WHAT YOU WILL DO
Every record below is to be restated word for word, and no picture is to be copied.

···

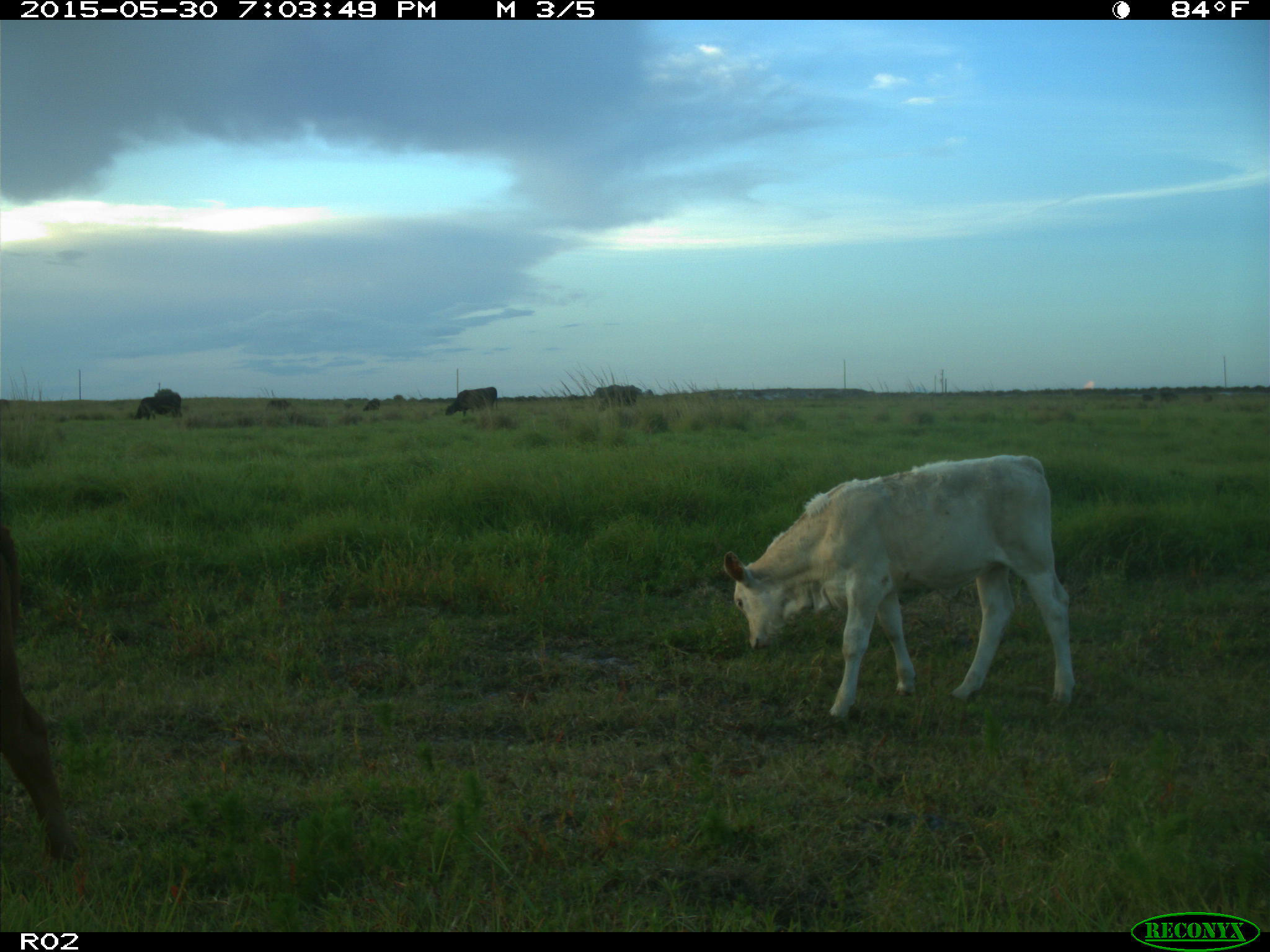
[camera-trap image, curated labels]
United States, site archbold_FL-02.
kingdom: Animalia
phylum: Chordata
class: Mammalia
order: Artiodactyla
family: Bovidae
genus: Bos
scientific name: Bos taurus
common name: domestic cow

···

EXPECTED ANSWER
[camera-trap image, curated labels]
United States, site archbold_FL-02.
kingdom: Animalia
phylum: Chordata
class: Mammalia
order: Artiodactyla
family: Bovidae
genus: Bos
scientific name: Bos taurus
common name: domestic cow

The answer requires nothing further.